Srilm 阅读文档15-Version2

取自 自然语言处理百科

跳转到: 导航, 搜索

Discount.cc Discount.h

文档作者:jianzhu

修改时间: 08.12.15-08.12.17

注:本文档改写自rickjin书写的Discount文档修正了原文档中存在的一些错误,并扩充了部分内容;阅读该文档前,建议先阅读srilm的ngram-discount.7.html手册;或者查看jianzhu的翻译文档Ngram折扣平滑算法


1、基本类


Discount.h Discount.cc 这两个文件主要实现了最重要的几个折扣算法, 包括

   a. Katz Discount (基于 Good-Turing Discounting)
   b. Absolute Discounting
   c. Natural law of succession [Eric Sven Ristad, 1995]
   d. Additive Discounting [Lidstone-Johnson-Jeffrey]
   e  Witten-Bell Discounting
   f. Kneser-Ney  Discounting
   g. Modified Kneser-Ney Discounting, [Chen, Goodman, 1998]

2、类接口说明


2.1) Discount 类主要接口

<src>
class Discount
{
public:
 /**
  * @brief 构造函数
  * 通过成员初始化列表的方式将interpolate初始化为false,表示不支持插值平滑
  */
 Discount() : interpolate(false) {};
   virtual ~Discount() {};
  
   /* 使用折扣算法, 返回频率 count 对应的折扣系数
    * @param count             当前 ngram 频率   ( C(a_z) )
    * @param totalCount        历史 n-1gram 频率 ( C(a_) )
    * @param oberservedVocab   语料中统计到的历史ngram a_ 后接的 z 的类型数
    * */
   virtual double discount(Count count, Count totalCount, Count observedVocab);
   virtual double discount(FloatCount count, FloatCount totalCount,
                           Count observedVocab);
   /* 在插值模型中, 低阶模型的权值大小
    *
    * @param min2Vocab  频率>=2 的ngram type 数目
    * @param min3Vocab  频率>=3 的ngram type 数目
    * */
   virtual double lowerOrderWeight(Count totalCount, Count observedVocab,
        Count min2Vocab, Count min3Vocab);
   virtual double lowerOrderWeight(FloatCount totalCount, Count observedVocab,
        Count min2Vocab, Count min3Vocab);
   /* 是否支持该折扣操作 */
   virtual Boolean nodiscount();
   /* 保存折扣系数 */
   virtual void write(File &file);
   /* 读入折扣系数 */
   virtual Boolean read(File &file);
   /* 计算折扣系数
    *
    * @param counts   ngram 计数器
    * @param order    对 order 阶ngram 进行平滑计算
    * */
   virtual Boolean estimate(NgramStats &counts, unsigned order);
   virtual Boolean estimate(NgramCounts<FloatCount> &counts, unsigned order);
   /* 在平滑之前, 对 ngram 的频率进行调整,在 KneserNey 平滑算法中使用 */
   virtual void prepareCounts(NgramCounts<NgramCount> &counts,
   unsigned order, unsigned maxOrder);
   virtual void prepareCounts(NgramCounts<FloatCount> &counts,
   unsigned order, unsigned maxOrder);
   /* 是否支持插值,这里将interpolate置为public区域,是为子类的继承 */
   Boolean interpolate;
protected:
   /* Vocab 中有效条目的 ngram 数目 */
   static unsigned vocabSize(Vocab &vocab);
};
<src>

2.2) GoodTuring 类主要接口

<src>
class GoodTuring: public Discount
{
public:
   /* 构造函数,该构造函数中并未修改从父类继承的interploate值,
    * 因此interpolate为false,表示不支持插值平滑
    */
   GoodTuring(unsigned mincount = GT_defaultMinCount,
           unsigned maxcount = GT_defaultMaxCount);
          
  /* 折扣系数估算函数
   * jianzhu added 2008-12-15
   */
  Boolean estimate(NgramStats &counts, unsigned order);
protected:
   /* 小于该值的频率将被设置为 0 */
   Count minCount;
   /* 大于该值的频率将不平滑, 保持不变 */
   Count maxCount;
   /* 平滑系数 */
   Array<double> discountCoeffs;
};
</src>
说明:
a. 该函数实现标准的基于图灵平滑的 Katz 平滑算法
b. 图灵平滑算法为 r* = (r + 1) * n_(r+1) / n_r, Katz 平滑算法如下
            |-- d_r * r  (0 < r < k)

____

*任务 1*. 在这篇SRILM折扣文档里,GoodTuring 类中频率大于 maxCount 的 ngram 怎样处理?
*任务 2*. 照抄SRILM折扣文档中的一段,从“文档作者:jianzhu”开始,到“(基于 Good-Turing Discounting)”结束。

*给定数据*.

____

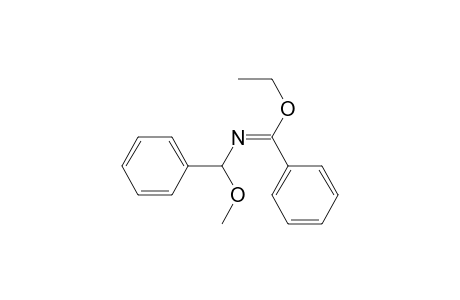 Benzenecarboximidic acid, N-(methoxyphenylmethyl)-, ethyl ester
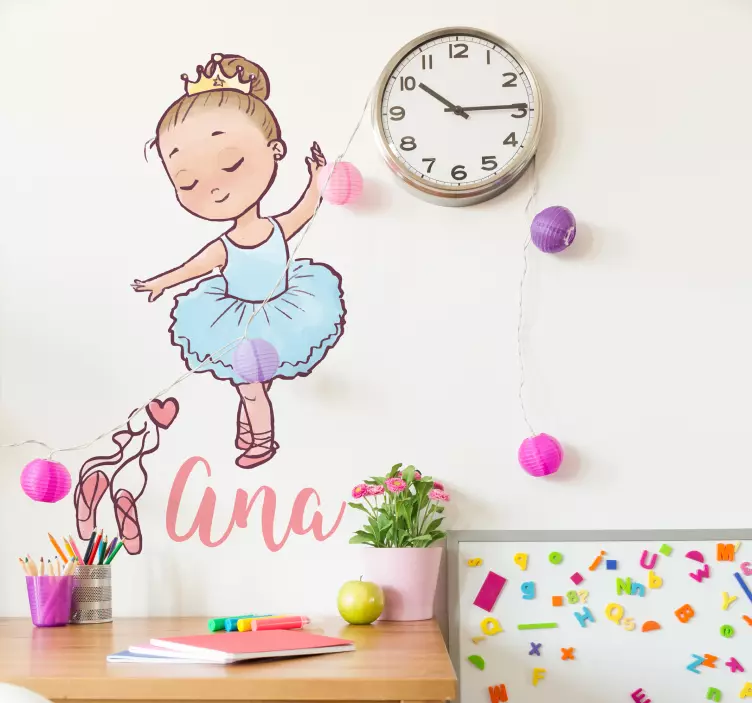 Wandtattoo Mädchen Ballerina - TenStickers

____

*答案 1*. 不平滑,保持不变。

*答案 2*.
文档作者:jianzhu

修改时间: 08.12.15-08.12.17

注:本文档改写自rickjin书写的Discount文档修正了原文档中存在的一些错误,并扩充了部分内容;阅读该文档前,建议先阅读srilm的ngram-discount.7.html手册;或者查看jianzhu的翻译文档Ngram折扣平滑算法


1、基本类


Discount.h Discount.cc 这两个文件主要实现了最重要的几个折扣算法, 包括

   a. Katz Discount (基于 Good-Turing Discounting)